**Excerpt provided:**
Daryl had his first sleepover party Friday night, with four of his closest friends.  The last sleepover party (being distinguished from just having a friend or two over) was 3 or 4 years ago for Jane.

Let me just say that boys are waaaaaaaayyyyyy different from girls.  The biggest mishap with the girls was when someone dropped their nail polish bottle and some of the polish splattered out all over the we-don’t-care-about-it-30-year-old-linoleum floor in a room marked for remodeling.  And it was easily cleaned up.

The boys…  well… the boys had a lot of energy.  And they were loud.  They opened presents while my husband and I were back in our bedroom trying to get a little quiet time while we ate our pizza.

They went outside before it got dark.  I stepped out to check on them just in time to see a boy throw something that made a clunk as it stuck into a piece of plywood on the ground.  The other two exclaimed in delight and I began to suspect that… surely not…

“What are you guys doing?”

“Oh, just throwing a sharp piece of wood to see if it’ll stick.”

“Are you sure it’s not a sharp piece of metal?”

Yep.  They were throwing a knife.  A long, former kitchen knife whose handle had seen better days that they found… somewhere…  After that, they moved to pushing a large tub of water down the slide to see what would happen.  Eventually, they returned to the house.

Where a boy promptly got himself trapped in the bathroom.  A mechanism in the doorknob had broken.  We tried to disassemble the knob from the hallway but weren’t successful.  My husband then went outside and instructed the boy to open the window.  He then fed tools in to the kid, who followed his instructions to finish disassembling the knob from the inside.  The door still wouldn’t release, until we saw what part was broken and compensated for it.

Freed from the bathroom, he rejoined the others, who were having yet another epic battle in that slated-for-remodel room that suffered a nail polish spill a few years earlier.  There was a rubber Minecraft sword, a rubber Minecraft pick ax, a couple of thin plastic swords, a wooden sword, and a “whip” that was actually the long plastic tube for some toy.  There were also projectiles: a football and my two exercise weight balls.  I quickly reminded them that there was pottery and glassware all over that room and I’d appreciate them not throwing heavy objects at each other.

The office chair that sits at our computer was used as a tank of sorts, with kids using it to glide quickly across the battlefield.  Until it broke.  When someone jumped on it.  We hated that chair but we weren’t necessarily ready to replace it.

**Dataset entries:**
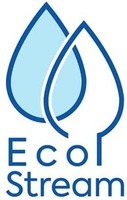 Eco Stream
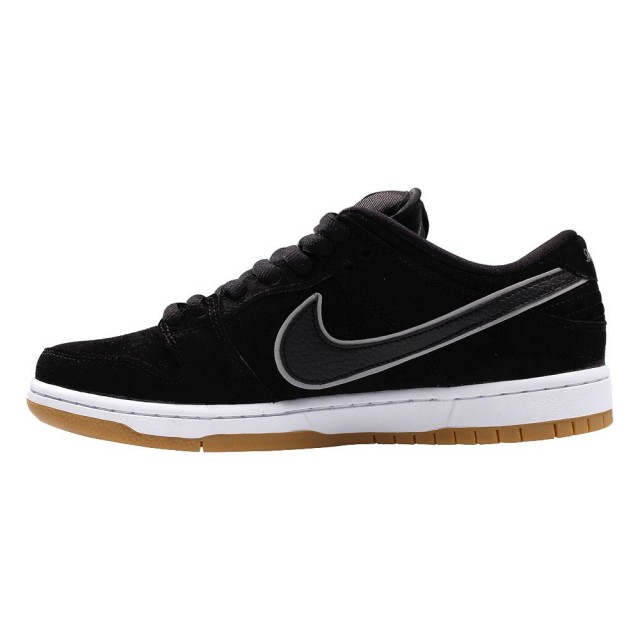 nike-dunk-sb-quartersnack-brasil-2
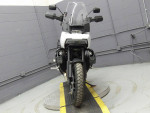 2021 Harley-Davidson Pan America 1250 Special V Twin 1250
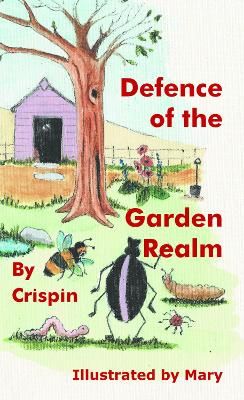 Picture of Defence of the Garden Realm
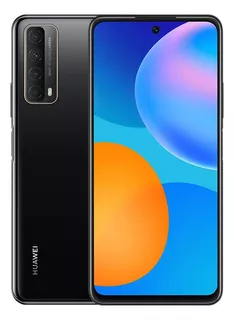 Teléfono Móvil Huawei P Smart 2021 Rom 128 Gb Dual Sim Ram 4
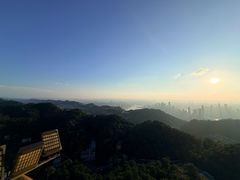 -大金鹰园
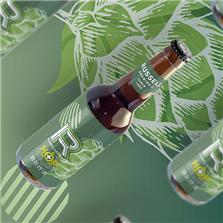 合肥罗塞尔啤酒有限公司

**Activity list:**
1. Update the sleepover story's passage between "Let me just" and "easily cleaned up.", inclusive, so that "linoleum" reads "vinyl", and write out the whole passage.
2. In the sleepover story, which piece of furniture did the boys use as a kind of tank?
3. Resume the sleepover story after its final sentence.

**Per-task answers:**
1.
Let me just say that boys are waaaaaaaayyyyyy different from girls.  The biggest mishap with the girls was when someone dropped their nail polish bottle and some of the polish splattered out all over the we-don’t-care-about-it-30-year-old-vinyl floor in a room marked for remodeling.  And it was easily cleaned up.

2. The office chair that sits at the computer.

3.
During the night, they decided to add ice cubes to the bowl of Hershey almond nuggets.  So much for using the leftover candy for party favors for Hal’s party.  They also spilled stuff – just water, I think – on the rug and scattered candy all over the place.

And made a lot of noise.  I mean, a lot.

We told them at midnight that we were going to bed and they needed to try to keep it down.  I went in and reminded them again at 1:30.  And 2:00.  And 2:20.  And 2:55.  And 3:10.

By 3:30, I was fed up and desperate.  I stomped back into the living room and said, “Look.  I’m sorry.  But it’s time to turn off the TV, turn off the lights, and be quiet.  I mean, quiet.  No sound.  I’m done.  I have another birthday party to run today and I need my sleep!”

Of course, they were dead to the world the next morning.  I was dead to the world for the entire day.  Shoot, maybe the entire weekend.  Somehow, though, I managed to pull off Hal’s party that afternoon with only a few minor mishaps.  Like buying cups when I was serving Caprisuns.  And forgetting candles and a lighter.  And not bringing bowls for the grapes and cheese crackers.  Yet bringing forks even though they were eating cupcakes.

By the end of the day Saturday, I had also managed to confirm that none of the boys from Daryl’s party had accidentally ended up with one of the other boy’s Xbox controller.  And it was definitely not in my living room.  So it looks like the cost of the party will be increased by the cost of replacing the controller.  And the office chair.  And the bathroom doorknob.

Oh, well.  At least he had a good time.  And I truly wish him the best of luck in convincing me to ever do it again.